Recently, several scientists from the Andrews (including two who contributed to the 1981 report) produced a book “Old Growth in a New World: A Pacific Northwest Icon Reexamined” (Thomas A. Spies and Sally L. Duncan eds., Island Press 2009).  The book considers how our understanding of old growth has changed over the last 30 years and the implications for future forest conservation policies in the Pacific Northwest. 
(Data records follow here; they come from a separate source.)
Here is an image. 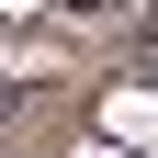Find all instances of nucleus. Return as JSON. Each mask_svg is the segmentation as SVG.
<instances>
[{
	"label": "nucleus",
	"instance_id": "obj_1",
	"mask_svg": "<svg viewBox=\"0 0 158 158\" xmlns=\"http://www.w3.org/2000/svg\"><path fill=\"white\" fill-rule=\"evenodd\" d=\"M113 135H147V147H158V102H147V90H113Z\"/></svg>",
	"mask_w": 158,
	"mask_h": 158
},
{
	"label": "nucleus",
	"instance_id": "obj_2",
	"mask_svg": "<svg viewBox=\"0 0 158 158\" xmlns=\"http://www.w3.org/2000/svg\"><path fill=\"white\" fill-rule=\"evenodd\" d=\"M0 11H34V0H0Z\"/></svg>",
	"mask_w": 158,
	"mask_h": 158
},
{
	"label": "nucleus",
	"instance_id": "obj_3",
	"mask_svg": "<svg viewBox=\"0 0 158 158\" xmlns=\"http://www.w3.org/2000/svg\"><path fill=\"white\" fill-rule=\"evenodd\" d=\"M90 158H102V147H90Z\"/></svg>",
	"mask_w": 158,
	"mask_h": 158
}]
</instances>
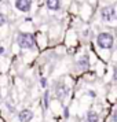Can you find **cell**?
Listing matches in <instances>:
<instances>
[{"label": "cell", "instance_id": "cell-1", "mask_svg": "<svg viewBox=\"0 0 117 122\" xmlns=\"http://www.w3.org/2000/svg\"><path fill=\"white\" fill-rule=\"evenodd\" d=\"M17 44L23 48V50H32L36 45V39L32 33H28V32H21L18 33L17 36Z\"/></svg>", "mask_w": 117, "mask_h": 122}, {"label": "cell", "instance_id": "cell-2", "mask_svg": "<svg viewBox=\"0 0 117 122\" xmlns=\"http://www.w3.org/2000/svg\"><path fill=\"white\" fill-rule=\"evenodd\" d=\"M96 44L102 50H110L111 47L114 45V37L109 32H102L96 37Z\"/></svg>", "mask_w": 117, "mask_h": 122}, {"label": "cell", "instance_id": "cell-3", "mask_svg": "<svg viewBox=\"0 0 117 122\" xmlns=\"http://www.w3.org/2000/svg\"><path fill=\"white\" fill-rule=\"evenodd\" d=\"M100 18H102L105 22L114 21V19H116V8H114V6L102 7V8H100Z\"/></svg>", "mask_w": 117, "mask_h": 122}, {"label": "cell", "instance_id": "cell-4", "mask_svg": "<svg viewBox=\"0 0 117 122\" xmlns=\"http://www.w3.org/2000/svg\"><path fill=\"white\" fill-rule=\"evenodd\" d=\"M33 117H34V114L32 110L23 108V110H21L18 112V121L19 122H30L33 119Z\"/></svg>", "mask_w": 117, "mask_h": 122}, {"label": "cell", "instance_id": "cell-5", "mask_svg": "<svg viewBox=\"0 0 117 122\" xmlns=\"http://www.w3.org/2000/svg\"><path fill=\"white\" fill-rule=\"evenodd\" d=\"M32 7V0H15V8L21 12H29Z\"/></svg>", "mask_w": 117, "mask_h": 122}, {"label": "cell", "instance_id": "cell-6", "mask_svg": "<svg viewBox=\"0 0 117 122\" xmlns=\"http://www.w3.org/2000/svg\"><path fill=\"white\" fill-rule=\"evenodd\" d=\"M55 95L59 99H65L67 95H69V88L63 84H56L55 85Z\"/></svg>", "mask_w": 117, "mask_h": 122}, {"label": "cell", "instance_id": "cell-7", "mask_svg": "<svg viewBox=\"0 0 117 122\" xmlns=\"http://www.w3.org/2000/svg\"><path fill=\"white\" fill-rule=\"evenodd\" d=\"M45 7L50 11H58L61 8V0H47L45 1Z\"/></svg>", "mask_w": 117, "mask_h": 122}, {"label": "cell", "instance_id": "cell-8", "mask_svg": "<svg viewBox=\"0 0 117 122\" xmlns=\"http://www.w3.org/2000/svg\"><path fill=\"white\" fill-rule=\"evenodd\" d=\"M78 67L81 69V70H87L89 67V58H88V55H84V56H81L80 59H78Z\"/></svg>", "mask_w": 117, "mask_h": 122}, {"label": "cell", "instance_id": "cell-9", "mask_svg": "<svg viewBox=\"0 0 117 122\" xmlns=\"http://www.w3.org/2000/svg\"><path fill=\"white\" fill-rule=\"evenodd\" d=\"M87 122H99V115L94 110H89L87 112Z\"/></svg>", "mask_w": 117, "mask_h": 122}, {"label": "cell", "instance_id": "cell-10", "mask_svg": "<svg viewBox=\"0 0 117 122\" xmlns=\"http://www.w3.org/2000/svg\"><path fill=\"white\" fill-rule=\"evenodd\" d=\"M6 23H7V17L3 14V12H0V28L4 26Z\"/></svg>", "mask_w": 117, "mask_h": 122}, {"label": "cell", "instance_id": "cell-11", "mask_svg": "<svg viewBox=\"0 0 117 122\" xmlns=\"http://www.w3.org/2000/svg\"><path fill=\"white\" fill-rule=\"evenodd\" d=\"M40 84H41V86H43V88H45V86H47V78L41 77V78H40Z\"/></svg>", "mask_w": 117, "mask_h": 122}, {"label": "cell", "instance_id": "cell-12", "mask_svg": "<svg viewBox=\"0 0 117 122\" xmlns=\"http://www.w3.org/2000/svg\"><path fill=\"white\" fill-rule=\"evenodd\" d=\"M44 104H45V107H48V92L44 93Z\"/></svg>", "mask_w": 117, "mask_h": 122}, {"label": "cell", "instance_id": "cell-13", "mask_svg": "<svg viewBox=\"0 0 117 122\" xmlns=\"http://www.w3.org/2000/svg\"><path fill=\"white\" fill-rule=\"evenodd\" d=\"M117 121V111H114L113 112V122H116Z\"/></svg>", "mask_w": 117, "mask_h": 122}, {"label": "cell", "instance_id": "cell-14", "mask_svg": "<svg viewBox=\"0 0 117 122\" xmlns=\"http://www.w3.org/2000/svg\"><path fill=\"white\" fill-rule=\"evenodd\" d=\"M3 54H4V48L0 45V55H3Z\"/></svg>", "mask_w": 117, "mask_h": 122}, {"label": "cell", "instance_id": "cell-15", "mask_svg": "<svg viewBox=\"0 0 117 122\" xmlns=\"http://www.w3.org/2000/svg\"><path fill=\"white\" fill-rule=\"evenodd\" d=\"M88 93L91 95V97H95V92H92V91H89Z\"/></svg>", "mask_w": 117, "mask_h": 122}, {"label": "cell", "instance_id": "cell-16", "mask_svg": "<svg viewBox=\"0 0 117 122\" xmlns=\"http://www.w3.org/2000/svg\"><path fill=\"white\" fill-rule=\"evenodd\" d=\"M69 117V112H67V108H65V118H67Z\"/></svg>", "mask_w": 117, "mask_h": 122}]
</instances>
One of the findings of the book is that the power of the old-growth icon to instigate change in forest management across millions of acres of land resulted from a convergence of the science of ecological complexity with society’s needs for mystery and meaning in a post-modern world.  The book describes how forest values, including old growth, can be maintained in the future.  For example, active management will be needed to maintain or restore some older forests, especially those that have been altered by past logging and fire suppression.  It is also clear from the historical perspective of the book that our future ecological and social views of old growth will continue to change. 

Old growth is not a static ecosystem or a fixed idea and never has been.  Ecologists and social scientists will continue to explore these magnificent forests scientifically and examine our perceptions of them.  For example, it is becoming clear that forest values, including biological diversity, cannot be maintained by only focusing on the old-growth stages of forest development. 

Old growth is part of a complex web of structural stages that include early seral forests, all of which contribute to maintaining ecosystem structure and function and landscape diversity, and providing ecosystem services.  Perspectives from social sciences and humanities are critical if we are to better understand and conserve these forests in a changing social and biophysical environment.